» **INPUT RECORDS**:
****

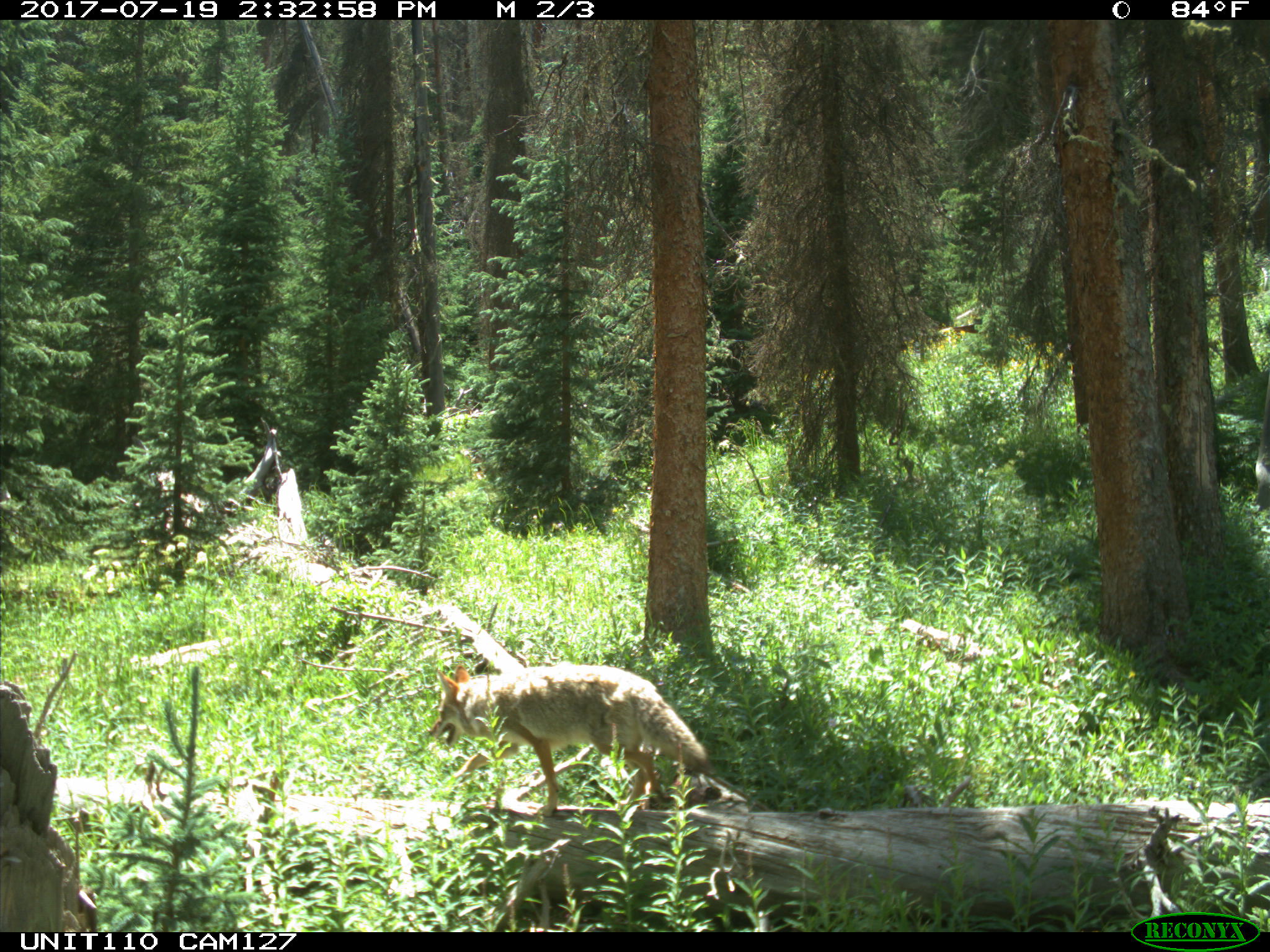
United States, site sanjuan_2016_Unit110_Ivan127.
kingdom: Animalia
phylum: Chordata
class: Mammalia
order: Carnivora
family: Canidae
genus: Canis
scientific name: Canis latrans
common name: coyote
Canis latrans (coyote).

****

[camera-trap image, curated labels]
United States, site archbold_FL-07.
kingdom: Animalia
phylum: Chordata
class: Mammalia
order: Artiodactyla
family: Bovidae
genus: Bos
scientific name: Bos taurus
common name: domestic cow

****

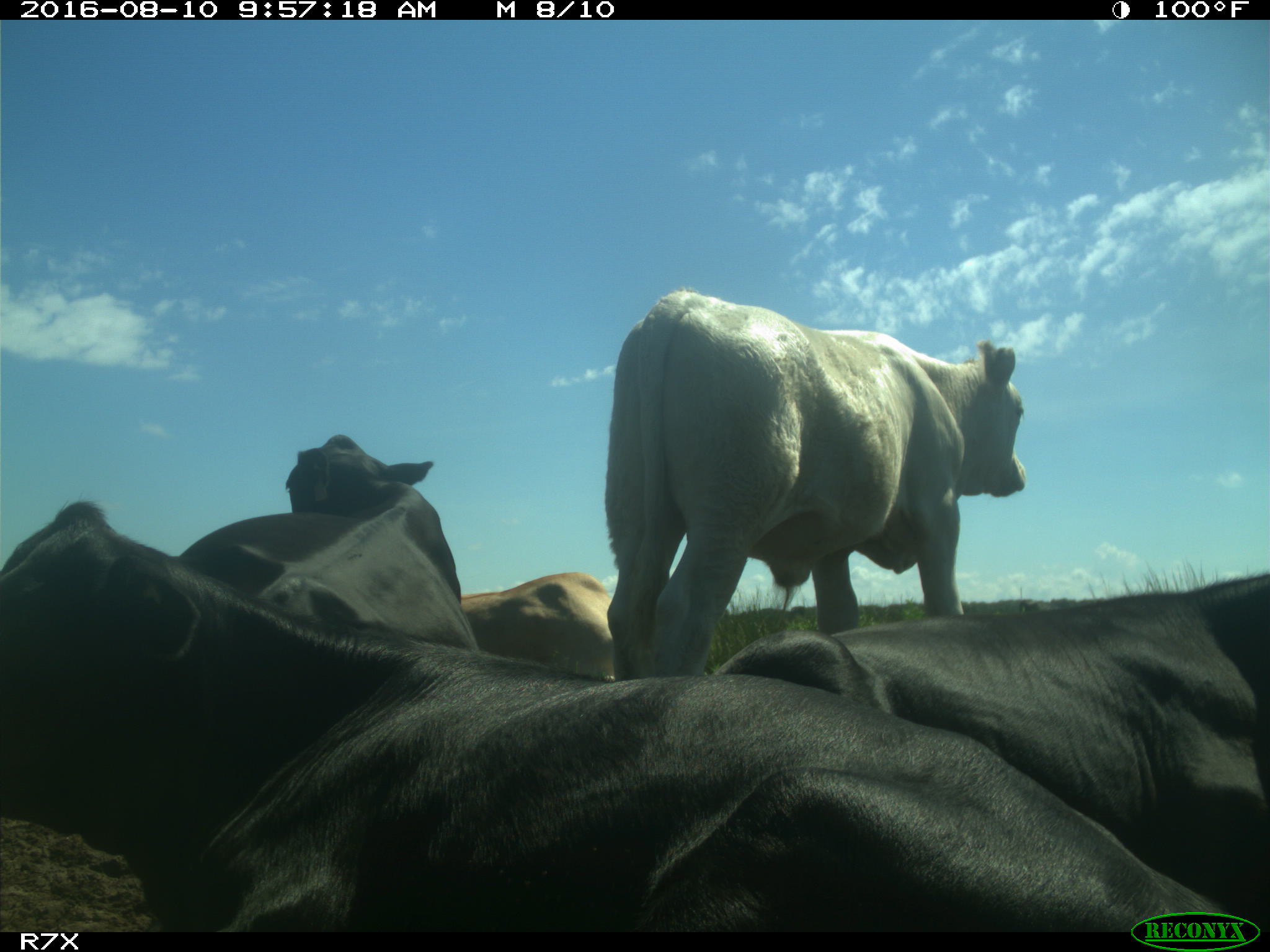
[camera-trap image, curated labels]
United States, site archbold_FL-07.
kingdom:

****

» **EXERCISE REQUIREMENTS**: Keeping every character as it is, restate the lines above that run from the line with "order: Artiodactyla" through the line with "common name: domestic cow", both included, and nothing else.

» **EXERCISE ANSWER**:
order: Artiodactyla
family: Bovidae
genus: Bos
scientific name: Bos taurus
common name: domestic cow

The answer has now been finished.